Image Reconstruction and Data Analysis
The codes for image reconstruction and data analysis were written in Matlab 2017b (The Mathworks Inc. Natick, MA, USA) and executed offline. The sampled k-space data in the computer simulation and in the ex vivo and in vivo experiments were reconstructed using NuFFT (34) with 2x oversampling rate and a kernel width of 5 pixels. Iterative density compensation was performed to estimate the density function at each k-space point and used for reconstruction (36). The k-space data obtained with a healthy volunteer were reconstructed at four different TEs (32, 52, 62 and 70μs) with four different RSPI (0.007, 0.016, 0.023, and 0.030).
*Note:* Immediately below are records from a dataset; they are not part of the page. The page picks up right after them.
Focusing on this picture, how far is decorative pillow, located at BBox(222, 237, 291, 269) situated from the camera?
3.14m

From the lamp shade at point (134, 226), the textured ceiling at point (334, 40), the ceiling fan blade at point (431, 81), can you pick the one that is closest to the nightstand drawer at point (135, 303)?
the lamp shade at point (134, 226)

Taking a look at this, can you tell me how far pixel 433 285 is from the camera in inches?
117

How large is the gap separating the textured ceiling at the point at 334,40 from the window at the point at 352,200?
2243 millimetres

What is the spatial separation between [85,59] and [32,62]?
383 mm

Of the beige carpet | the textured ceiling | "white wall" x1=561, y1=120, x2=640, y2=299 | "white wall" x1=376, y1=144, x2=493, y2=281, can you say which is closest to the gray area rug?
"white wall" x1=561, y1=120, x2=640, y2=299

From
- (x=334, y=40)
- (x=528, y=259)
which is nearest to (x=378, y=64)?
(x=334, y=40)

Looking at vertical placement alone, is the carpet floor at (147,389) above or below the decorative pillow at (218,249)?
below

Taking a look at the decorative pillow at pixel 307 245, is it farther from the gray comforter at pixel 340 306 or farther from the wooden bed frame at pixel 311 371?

Quantitative evaluation of T2* was performed on each phantom and specimen. T2* values were obtained using a Levenberg-Marquardt fitting algorithm based on a single-component model. Contrast-to-noise ratio (CNR) measurements were performed to evaluate the different imaging techniques in the computer simulation and in the in vivo experiment with a healthy volunteer. The CNR between myelin and the surrounding tissue was calculated as their signal difference divided by background noise. In the computer simulation, CNR was calculated between global white matter/myelin segment and gray matter segment. In the in vivo experiment, the CNRs were calculated by repeating the measurement four times in the local ROIs near the left-posterior part of the brain.
Results
Computer Simulation
Figure 3–b shows the result of the multi-spoke IR imaging simulated at the nulling point of white matter with 1, 11, 21, 31, 41, 51, or 61 spokes per IR, using the IR-PRUTE, IR-HE (i.e., with conventional sequential sampling scheme), or IR-IHE. As shown in the figure, at a high number of spokes per IR, signal intensity and contrast of myelin in the IR-PRUTE and IR-HE notably deviate from the reference standard (1-spoke per IR), while the IR-IHE exhibits much improved myelin images with less imaging artifacts. In Supporting Information Figure S1–a, IR-IHE shows consistently accurate lesion detection, depicting similar morphology of lesions compared to the reference standard, while IR-PRUTE and IR-HE show the lesions deviated from the reference standard (1-spoke per IR) in its shape and intensity at a high number of multi-spokes.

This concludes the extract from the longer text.